A correctional officer working an overnight shift alone had an altercation with a newly arrived offender from Fort Madison and the two fought for over three minutes in a cell before the officer got the situation under control. But the closest deputy, according to Weber, was 11 minutes away.
Weber said on the midnight shift there is one correctional officer on duty and the other three shifts run with two officers. He asked the supervisors to add four full-time officers which would put one additional officer on each shift.
He said on Nov. 1, the Lee County Jail had 106 inmates and that number fluctuates but it’s far greater than the 70 average being used to calculate budgets. In past meetings Weber said Lee County has been helping other counties out by taking in their overflow and those counties pay for that service and that’s helping offset the food budget, but the large number of offenders is taking its toll on the staff.
Pflug asked Weber if he had people ready to hire to fill the positions and Weber said he would first look to the part-time officers who could step into full-time positions,.
“They’ve paid their dues and I’d like to give them a chance to become full-time.” Weber said. “We could fill the positions.”

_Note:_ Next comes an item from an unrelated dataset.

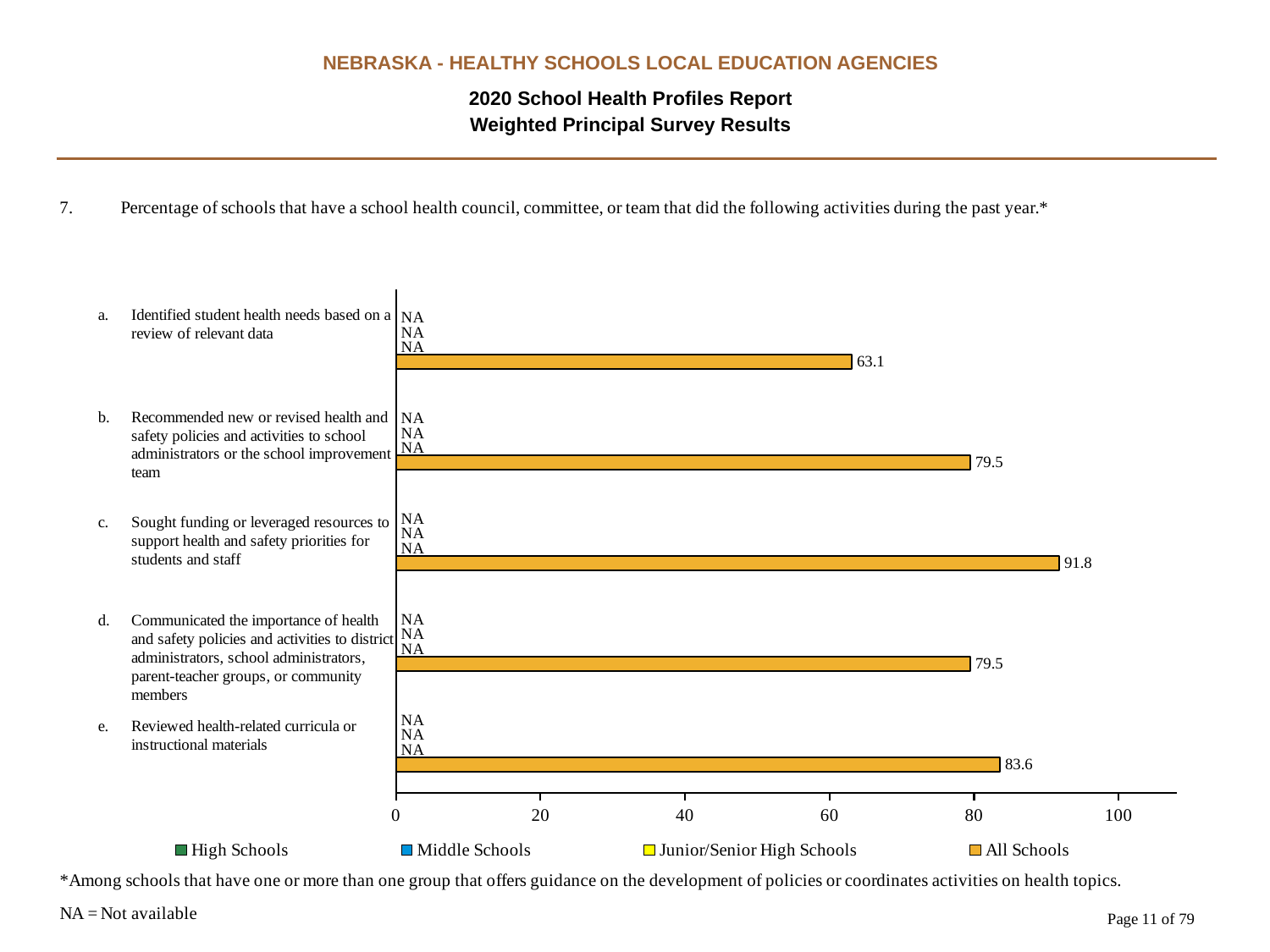
What is the All Schools value for 'Sought funding or leveraged resources to support health and safety priorities for students and staff'? 91.8 Which is larger for All Schools: 'Reviewed health-related curricula or instructional materials' or 'Recommended new or revised health and safety policies and activities to school administrators or the school improvement team'? Reviewed health-related curricula or instructional materials Which activity has the lowest All Schools percentage? Identified student health needs based on a review of relevant data What is the difference between the All Schools values for activity c (sought funding) and activity a (identified student health needs)? 28.7 What kind of chart is shown on the slide? Bar chart Which activity has the highest All Schools percentage? Sought funding or leveraged resources to support health and safety priorities for students and staff What is the All Schools value for 'Reviewed health-related curricula or instructional materials'? 83.6 What is the All Schools value for 'Identified student health needs based on a review of relevant data'? 63.1 How many activities (categories) are shown on the chart? 5 How many series does the legend list? 4 What is the All Schools value for 'Communicated the importance of health and safety policies and activities to district administrators, school administrators, parent-teacher groups, or community members'? 79.5 What value is shown for High Schools for 'Reviewed health-related curricula or instructional materials'? NA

He said after the meeting that he would backfill the part-time positions so there wouldn’t be any savings.
“Our staff has been staying around and they are starting to accrue vacation time. And these jobs are tough and if these folks need to get away they should be able to do that,” Weber said.
Supervisor Don Hunold also saw the video and said it was disturbing to him.
“I wouldn’t have wanted to be in that situation and I’m a pretty big guy,” Hunold said.
He told the board he favored authorizing the hiring of four new officers and the county would find a way to pay for it.
Larkin recommended that Pflug and Hunold meet with Renstrom and other county officials on Wednesday to formulate a plan on paying for additional officers and bring it back to the supervisors’ meeting next Tuesday. He put that recommendation into a motion which then passed 5-0.